• Exercise brief
Go over the records and copy every line with the string "porcupine".
• • • •
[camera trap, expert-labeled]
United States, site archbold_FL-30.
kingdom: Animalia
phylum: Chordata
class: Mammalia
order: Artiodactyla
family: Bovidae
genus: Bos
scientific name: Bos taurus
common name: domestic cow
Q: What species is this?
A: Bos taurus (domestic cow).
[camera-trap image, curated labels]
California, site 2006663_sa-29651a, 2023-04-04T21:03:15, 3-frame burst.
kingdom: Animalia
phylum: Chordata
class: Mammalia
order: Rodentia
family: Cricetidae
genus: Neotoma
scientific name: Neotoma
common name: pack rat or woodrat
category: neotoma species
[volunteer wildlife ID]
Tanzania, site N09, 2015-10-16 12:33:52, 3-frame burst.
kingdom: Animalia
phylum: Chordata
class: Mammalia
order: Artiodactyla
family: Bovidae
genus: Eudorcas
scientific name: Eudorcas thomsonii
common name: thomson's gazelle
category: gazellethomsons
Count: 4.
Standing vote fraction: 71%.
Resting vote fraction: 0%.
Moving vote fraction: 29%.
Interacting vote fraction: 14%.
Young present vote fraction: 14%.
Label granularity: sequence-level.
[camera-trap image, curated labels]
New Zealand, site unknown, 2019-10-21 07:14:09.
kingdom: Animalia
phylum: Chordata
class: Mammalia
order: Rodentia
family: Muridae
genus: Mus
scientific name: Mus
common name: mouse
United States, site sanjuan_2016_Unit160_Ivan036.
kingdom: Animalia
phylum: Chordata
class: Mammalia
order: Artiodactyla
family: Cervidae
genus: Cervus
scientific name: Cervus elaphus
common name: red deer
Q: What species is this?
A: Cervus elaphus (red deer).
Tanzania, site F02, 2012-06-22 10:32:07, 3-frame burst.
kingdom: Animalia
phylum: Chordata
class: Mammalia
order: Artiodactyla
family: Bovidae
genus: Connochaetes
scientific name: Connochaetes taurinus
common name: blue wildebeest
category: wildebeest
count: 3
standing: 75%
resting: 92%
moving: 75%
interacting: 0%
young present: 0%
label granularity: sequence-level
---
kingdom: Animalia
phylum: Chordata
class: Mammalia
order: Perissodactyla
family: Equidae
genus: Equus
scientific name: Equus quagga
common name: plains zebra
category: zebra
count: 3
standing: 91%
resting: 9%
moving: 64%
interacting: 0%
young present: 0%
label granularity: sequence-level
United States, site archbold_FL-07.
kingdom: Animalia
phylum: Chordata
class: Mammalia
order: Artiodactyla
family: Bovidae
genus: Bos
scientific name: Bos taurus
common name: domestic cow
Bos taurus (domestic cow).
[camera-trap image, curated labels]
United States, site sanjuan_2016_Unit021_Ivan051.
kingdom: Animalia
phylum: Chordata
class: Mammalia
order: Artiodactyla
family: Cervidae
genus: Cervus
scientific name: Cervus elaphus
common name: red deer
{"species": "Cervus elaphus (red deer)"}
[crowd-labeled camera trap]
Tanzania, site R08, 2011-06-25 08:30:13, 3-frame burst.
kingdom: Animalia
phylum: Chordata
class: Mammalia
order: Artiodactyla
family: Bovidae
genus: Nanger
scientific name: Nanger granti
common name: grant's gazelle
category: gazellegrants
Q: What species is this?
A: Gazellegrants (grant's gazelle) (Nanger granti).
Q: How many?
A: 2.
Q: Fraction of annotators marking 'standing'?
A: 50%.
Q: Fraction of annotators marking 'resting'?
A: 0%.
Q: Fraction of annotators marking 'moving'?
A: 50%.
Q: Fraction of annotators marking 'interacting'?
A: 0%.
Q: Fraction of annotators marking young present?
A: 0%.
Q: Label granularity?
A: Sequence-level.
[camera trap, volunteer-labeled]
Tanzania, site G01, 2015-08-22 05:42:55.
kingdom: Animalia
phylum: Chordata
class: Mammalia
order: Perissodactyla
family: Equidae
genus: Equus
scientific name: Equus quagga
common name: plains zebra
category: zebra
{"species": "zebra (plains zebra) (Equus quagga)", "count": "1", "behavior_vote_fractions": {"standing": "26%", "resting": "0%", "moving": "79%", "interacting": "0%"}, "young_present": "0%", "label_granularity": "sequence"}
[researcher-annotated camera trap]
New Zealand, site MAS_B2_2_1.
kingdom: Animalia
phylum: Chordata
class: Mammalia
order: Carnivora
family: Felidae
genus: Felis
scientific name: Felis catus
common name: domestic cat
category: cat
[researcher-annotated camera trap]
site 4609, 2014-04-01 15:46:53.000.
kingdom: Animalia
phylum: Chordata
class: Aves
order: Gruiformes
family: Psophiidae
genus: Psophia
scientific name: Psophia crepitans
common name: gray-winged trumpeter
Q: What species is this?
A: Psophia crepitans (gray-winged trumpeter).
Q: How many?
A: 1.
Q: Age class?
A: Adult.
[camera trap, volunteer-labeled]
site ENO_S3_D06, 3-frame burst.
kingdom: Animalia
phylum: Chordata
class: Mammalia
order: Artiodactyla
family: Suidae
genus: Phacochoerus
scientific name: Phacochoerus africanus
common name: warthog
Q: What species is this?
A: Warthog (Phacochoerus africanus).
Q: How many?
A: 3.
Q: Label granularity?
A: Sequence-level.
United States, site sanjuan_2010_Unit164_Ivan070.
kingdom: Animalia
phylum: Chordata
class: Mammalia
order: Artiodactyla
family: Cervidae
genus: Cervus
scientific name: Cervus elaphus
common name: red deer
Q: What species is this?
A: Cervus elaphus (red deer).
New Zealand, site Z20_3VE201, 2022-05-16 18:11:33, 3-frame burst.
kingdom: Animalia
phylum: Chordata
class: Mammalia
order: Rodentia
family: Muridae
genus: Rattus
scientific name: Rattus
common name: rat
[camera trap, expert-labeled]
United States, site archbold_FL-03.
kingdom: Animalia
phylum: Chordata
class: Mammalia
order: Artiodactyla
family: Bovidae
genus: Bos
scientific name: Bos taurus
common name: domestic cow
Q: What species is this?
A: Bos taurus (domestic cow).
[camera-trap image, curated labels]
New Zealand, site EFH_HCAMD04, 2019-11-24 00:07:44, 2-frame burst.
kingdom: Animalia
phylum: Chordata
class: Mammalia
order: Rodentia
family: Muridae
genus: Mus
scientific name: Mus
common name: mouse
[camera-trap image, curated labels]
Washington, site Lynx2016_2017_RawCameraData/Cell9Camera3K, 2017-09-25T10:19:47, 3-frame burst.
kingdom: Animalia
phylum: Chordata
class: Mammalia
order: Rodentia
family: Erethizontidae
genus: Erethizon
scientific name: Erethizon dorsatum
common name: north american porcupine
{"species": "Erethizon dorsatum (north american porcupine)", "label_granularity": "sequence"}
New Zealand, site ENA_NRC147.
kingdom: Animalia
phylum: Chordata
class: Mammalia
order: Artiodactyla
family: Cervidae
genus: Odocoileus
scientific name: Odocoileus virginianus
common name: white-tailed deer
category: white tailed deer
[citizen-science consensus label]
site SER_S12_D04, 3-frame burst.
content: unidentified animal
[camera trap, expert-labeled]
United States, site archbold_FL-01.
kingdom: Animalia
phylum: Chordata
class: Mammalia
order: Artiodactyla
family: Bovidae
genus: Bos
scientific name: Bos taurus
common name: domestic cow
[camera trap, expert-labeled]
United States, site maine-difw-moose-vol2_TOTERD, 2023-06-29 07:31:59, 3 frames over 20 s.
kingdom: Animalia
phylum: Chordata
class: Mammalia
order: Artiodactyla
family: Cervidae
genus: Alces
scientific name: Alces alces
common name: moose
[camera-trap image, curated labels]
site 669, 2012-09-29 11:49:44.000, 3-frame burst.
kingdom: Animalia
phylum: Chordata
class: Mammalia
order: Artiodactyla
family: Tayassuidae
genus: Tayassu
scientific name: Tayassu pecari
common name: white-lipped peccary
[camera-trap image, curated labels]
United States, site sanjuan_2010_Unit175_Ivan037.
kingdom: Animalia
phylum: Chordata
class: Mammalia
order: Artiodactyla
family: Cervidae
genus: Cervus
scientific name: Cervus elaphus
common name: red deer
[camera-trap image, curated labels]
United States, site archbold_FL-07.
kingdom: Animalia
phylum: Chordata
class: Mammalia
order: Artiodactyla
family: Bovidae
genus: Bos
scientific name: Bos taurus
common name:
• • • •
• Output for this exercise
common name: north american porcupine
{"species": "Erethizon dorsatum (north american porcupine)", "label_granularity": "sequence"}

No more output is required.